**Tarefa dada A:** Altere as linhas do conjunto de dados da linha com "What distance can" até a linha com "15.1 meters", trocando "tiled terracotta roof" por "clay tile roof" sem mudar mais nada, e devolva apenas essas linhas.

**Texto fornecido:**
Foi uma época muito importante para o país. Estávamos saindo do regime autoritário e em breve teríamos a desejada nova Constituição, com possibilidade de nela revermos a relação entre o mudo adulto e o mundo infantil.

O “Criança Esperança” surgiu em 1986 exatamente neste momento de democratização do país, de mobilização da sociedade para a geração, promoção e defesa dos direitos humanos de crianças e adolescentes, que resultou no artigo 227 da Constituição (1988) e no Estatuto da Criança e do Adolescente (1990). Era preciso sensibilizar a população brasileira e colocá-la em contato com novos valores para que saíssemos da fase autoritária, assistencial-repressiva, para uma fase de efetivo respeito ao cidadão criança e adolescente, pessoas em condição peculiar de desenvolvimento.

O contato do Movimento com o UNICEF era intenso. Éramos os interlocutores que representavam a sociedade civil organizada. Salvador Herencia, responsável pela área de comunicação do UNICEF, nos procurou com a ideia da parceria com a Globo para realizar um programa que mobilizasse a sociedade para a doação de recursos. Todos nós víamos nesta proposta uma oportunidade para também sensibilizar a população do país para esta nova visão sobre a infância e adolescência. Didi era a figura central desta proposta e a Globo se colocou de corpo e alma no projeto.

(Linhas contidas em um conjunto de dados)
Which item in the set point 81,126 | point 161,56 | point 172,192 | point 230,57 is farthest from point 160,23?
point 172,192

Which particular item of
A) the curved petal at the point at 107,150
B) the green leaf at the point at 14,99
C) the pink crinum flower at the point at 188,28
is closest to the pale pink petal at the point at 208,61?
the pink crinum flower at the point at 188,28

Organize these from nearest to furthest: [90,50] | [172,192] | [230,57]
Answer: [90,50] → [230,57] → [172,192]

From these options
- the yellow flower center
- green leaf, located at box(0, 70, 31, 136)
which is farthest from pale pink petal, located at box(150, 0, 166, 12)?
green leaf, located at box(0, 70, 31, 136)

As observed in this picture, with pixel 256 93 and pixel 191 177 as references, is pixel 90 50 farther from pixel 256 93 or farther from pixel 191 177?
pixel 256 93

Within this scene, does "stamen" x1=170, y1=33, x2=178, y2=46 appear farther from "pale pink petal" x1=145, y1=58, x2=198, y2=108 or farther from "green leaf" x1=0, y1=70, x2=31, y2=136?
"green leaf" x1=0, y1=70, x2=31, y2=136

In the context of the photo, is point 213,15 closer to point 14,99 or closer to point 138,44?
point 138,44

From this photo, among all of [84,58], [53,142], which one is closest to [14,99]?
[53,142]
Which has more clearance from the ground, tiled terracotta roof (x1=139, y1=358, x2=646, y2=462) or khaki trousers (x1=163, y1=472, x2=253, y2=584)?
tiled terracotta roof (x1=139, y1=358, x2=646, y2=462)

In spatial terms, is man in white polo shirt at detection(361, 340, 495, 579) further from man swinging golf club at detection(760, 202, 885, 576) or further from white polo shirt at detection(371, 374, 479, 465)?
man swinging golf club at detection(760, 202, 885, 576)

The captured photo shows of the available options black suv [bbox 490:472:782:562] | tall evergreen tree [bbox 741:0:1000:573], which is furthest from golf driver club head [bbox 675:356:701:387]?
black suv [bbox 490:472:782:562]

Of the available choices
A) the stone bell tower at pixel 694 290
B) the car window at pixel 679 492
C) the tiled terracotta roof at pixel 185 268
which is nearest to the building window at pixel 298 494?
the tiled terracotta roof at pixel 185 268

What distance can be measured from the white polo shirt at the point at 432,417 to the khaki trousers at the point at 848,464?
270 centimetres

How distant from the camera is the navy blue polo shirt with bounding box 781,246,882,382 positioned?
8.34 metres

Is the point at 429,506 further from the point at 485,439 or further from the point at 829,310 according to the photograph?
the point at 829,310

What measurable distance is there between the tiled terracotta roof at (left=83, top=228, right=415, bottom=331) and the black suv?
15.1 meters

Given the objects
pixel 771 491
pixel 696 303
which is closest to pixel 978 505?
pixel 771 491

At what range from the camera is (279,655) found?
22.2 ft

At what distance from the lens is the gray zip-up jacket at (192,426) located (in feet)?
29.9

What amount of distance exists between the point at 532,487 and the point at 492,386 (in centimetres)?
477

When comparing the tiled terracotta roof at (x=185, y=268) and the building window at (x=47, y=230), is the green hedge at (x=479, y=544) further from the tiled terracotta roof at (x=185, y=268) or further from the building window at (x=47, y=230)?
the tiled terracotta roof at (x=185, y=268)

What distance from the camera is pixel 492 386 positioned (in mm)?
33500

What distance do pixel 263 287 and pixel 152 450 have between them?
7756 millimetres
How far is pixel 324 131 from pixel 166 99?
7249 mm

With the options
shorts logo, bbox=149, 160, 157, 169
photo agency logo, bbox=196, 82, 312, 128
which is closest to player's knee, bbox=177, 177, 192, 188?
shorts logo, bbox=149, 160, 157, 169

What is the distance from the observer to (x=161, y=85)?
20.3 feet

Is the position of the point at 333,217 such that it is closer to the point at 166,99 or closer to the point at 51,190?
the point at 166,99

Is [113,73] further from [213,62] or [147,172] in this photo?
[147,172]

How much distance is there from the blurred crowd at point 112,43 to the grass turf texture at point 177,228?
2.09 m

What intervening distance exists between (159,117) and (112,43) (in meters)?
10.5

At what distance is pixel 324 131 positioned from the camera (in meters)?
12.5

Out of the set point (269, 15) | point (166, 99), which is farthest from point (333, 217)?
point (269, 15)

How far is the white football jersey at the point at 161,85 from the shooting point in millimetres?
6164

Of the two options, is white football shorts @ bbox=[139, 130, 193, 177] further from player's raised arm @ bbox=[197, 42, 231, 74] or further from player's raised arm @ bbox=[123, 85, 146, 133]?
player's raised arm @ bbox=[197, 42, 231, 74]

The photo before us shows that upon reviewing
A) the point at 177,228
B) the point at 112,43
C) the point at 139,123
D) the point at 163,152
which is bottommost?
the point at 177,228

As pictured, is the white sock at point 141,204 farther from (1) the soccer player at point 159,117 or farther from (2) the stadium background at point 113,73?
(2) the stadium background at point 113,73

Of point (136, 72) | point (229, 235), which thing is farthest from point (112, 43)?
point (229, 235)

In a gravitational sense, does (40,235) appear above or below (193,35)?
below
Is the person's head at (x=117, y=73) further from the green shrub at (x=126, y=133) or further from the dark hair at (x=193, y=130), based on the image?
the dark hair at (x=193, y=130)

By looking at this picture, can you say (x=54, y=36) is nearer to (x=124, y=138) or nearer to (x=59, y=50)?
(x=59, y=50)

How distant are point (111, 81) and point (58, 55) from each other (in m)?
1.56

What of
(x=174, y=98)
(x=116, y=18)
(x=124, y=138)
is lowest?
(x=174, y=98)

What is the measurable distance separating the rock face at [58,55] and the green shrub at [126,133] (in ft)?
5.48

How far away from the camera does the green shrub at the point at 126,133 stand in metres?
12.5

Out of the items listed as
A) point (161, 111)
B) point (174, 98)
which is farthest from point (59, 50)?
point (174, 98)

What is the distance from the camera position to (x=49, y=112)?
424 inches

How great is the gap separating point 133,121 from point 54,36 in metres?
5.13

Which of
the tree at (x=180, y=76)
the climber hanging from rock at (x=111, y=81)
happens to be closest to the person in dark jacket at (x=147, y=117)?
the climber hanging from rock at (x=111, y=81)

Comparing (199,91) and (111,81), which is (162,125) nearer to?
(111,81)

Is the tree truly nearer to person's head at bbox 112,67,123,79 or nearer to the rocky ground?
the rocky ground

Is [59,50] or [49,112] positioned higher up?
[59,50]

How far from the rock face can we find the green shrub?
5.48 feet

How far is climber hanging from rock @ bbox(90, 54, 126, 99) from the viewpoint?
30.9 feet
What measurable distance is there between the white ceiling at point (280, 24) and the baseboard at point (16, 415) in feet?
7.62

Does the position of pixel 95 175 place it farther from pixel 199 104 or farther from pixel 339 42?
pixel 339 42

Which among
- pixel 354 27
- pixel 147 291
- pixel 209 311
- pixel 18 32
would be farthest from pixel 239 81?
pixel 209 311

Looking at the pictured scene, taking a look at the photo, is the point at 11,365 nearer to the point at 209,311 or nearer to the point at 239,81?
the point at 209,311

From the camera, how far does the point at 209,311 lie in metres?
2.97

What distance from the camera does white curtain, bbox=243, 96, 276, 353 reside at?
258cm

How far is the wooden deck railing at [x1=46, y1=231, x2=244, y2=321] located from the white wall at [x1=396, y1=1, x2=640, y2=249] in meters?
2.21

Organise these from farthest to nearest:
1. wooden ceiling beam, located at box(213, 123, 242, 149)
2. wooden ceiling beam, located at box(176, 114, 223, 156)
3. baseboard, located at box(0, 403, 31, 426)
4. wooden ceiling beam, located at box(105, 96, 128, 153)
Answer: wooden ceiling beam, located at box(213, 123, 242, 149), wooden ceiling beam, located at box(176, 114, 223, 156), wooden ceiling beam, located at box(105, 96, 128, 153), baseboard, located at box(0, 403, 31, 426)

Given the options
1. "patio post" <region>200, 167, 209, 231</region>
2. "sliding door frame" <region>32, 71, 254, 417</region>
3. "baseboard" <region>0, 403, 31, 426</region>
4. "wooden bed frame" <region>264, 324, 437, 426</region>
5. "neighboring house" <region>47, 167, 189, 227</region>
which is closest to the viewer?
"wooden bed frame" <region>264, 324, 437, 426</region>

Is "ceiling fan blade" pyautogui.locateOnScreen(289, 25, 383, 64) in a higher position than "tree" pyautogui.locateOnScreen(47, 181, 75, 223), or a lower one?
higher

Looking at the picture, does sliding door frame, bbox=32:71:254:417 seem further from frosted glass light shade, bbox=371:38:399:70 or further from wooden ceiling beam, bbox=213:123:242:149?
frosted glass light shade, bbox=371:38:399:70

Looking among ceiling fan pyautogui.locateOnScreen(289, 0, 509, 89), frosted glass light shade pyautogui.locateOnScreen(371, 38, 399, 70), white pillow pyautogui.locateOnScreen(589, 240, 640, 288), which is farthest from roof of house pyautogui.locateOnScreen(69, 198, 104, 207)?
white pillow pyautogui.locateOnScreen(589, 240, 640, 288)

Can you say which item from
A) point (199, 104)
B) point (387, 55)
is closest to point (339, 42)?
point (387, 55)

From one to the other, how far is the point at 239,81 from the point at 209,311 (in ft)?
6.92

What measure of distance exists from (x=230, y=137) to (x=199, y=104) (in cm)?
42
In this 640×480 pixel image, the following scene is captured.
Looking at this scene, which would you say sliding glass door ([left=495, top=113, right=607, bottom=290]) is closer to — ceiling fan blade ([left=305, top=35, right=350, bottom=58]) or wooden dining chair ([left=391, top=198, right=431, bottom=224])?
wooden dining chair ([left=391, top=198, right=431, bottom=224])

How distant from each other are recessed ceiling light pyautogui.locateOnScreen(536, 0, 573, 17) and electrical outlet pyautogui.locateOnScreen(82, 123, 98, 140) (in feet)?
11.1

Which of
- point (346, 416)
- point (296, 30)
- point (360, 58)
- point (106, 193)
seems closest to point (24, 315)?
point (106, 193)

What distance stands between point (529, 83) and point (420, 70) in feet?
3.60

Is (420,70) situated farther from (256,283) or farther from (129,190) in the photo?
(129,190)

**Tarefa dada B:** Continue o texto sobre o surgimento do Criança Esperança a partir do ponto em que ele termina.

**Resposta final A:**
What distance can be measured from the white polo shirt at the point at 432,417 to the khaki trousers at the point at 848,464?
270 centimetres

How distant from the camera is the navy blue polo shirt with bounding box 781,246,882,382 positioned?
8.34 metres

Is the point at 429,506 further from the point at 485,439 or further from the point at 829,310 according to the photograph?
the point at 829,310

What measurable distance is there between the clay tile roof at (left=83, top=228, right=415, bottom=331) and the black suv?
15.1 meters

**Resposta final B:**
Mas nem tudo foi simples. Éramos lideranças do movimento popular e tínhamos grande desconfiança da Globo. Ela representava para nós uma organização comprometida com o regime autoritário. Seria capaz de defender os direitos da criança? Apesar das resistências internas, Bené, coordenador do Movimento e a pessoa que nos representou no primeiro show, firmou a parceria e lá estávamos todos inaugurando uma nova fase no país, na qual fomos aprendendo a estabelecer alianças e parcerias para garantir bons resultados no desenvolvimento socioeconômico, político e cultural.

Tudo foi elaborado em conjunto. O nível de precariedade e mesmo amadorismo do primeiro programa que foi ao ar era impressionante. Pensamos, por exemplo, em fazer arrecadação em ruas movimentadas de São Paulo, já que não existia ainda o sistema de arrecadação de recursos por telefone, internet, lotéricas e outras modernidades que foram sendo implementadas ao longo destes anos. Enfim, as coisas não nascem prontas e tudo foi muito bonito nesta fase de implantação de uma proposta que hoje é consagrada.

A imagem que me vem do primeiro Criança Esperança é a do Didi, Roberto Carlos, o pessoal do UNICEF e o Bené, com o elenco da Globo, cantando a música de encerramento do show. É uma imagem das novas articulações que se consagraram nestas décadas e a imagem da emoção. No começo, eu nem entendia direito porque tanta emoção, mas ver nossos artistas e uma emissora tão importante a serviço da infância, falando de temas que pareciam dar nó apenas na garganta de quem os vivenciava, explica tudo. É sempre uma emoção ver nossa gente unida, saindo do seu lugar, fazendo algo mais, superando divergências para trabalhar a favor de uma causa nobre.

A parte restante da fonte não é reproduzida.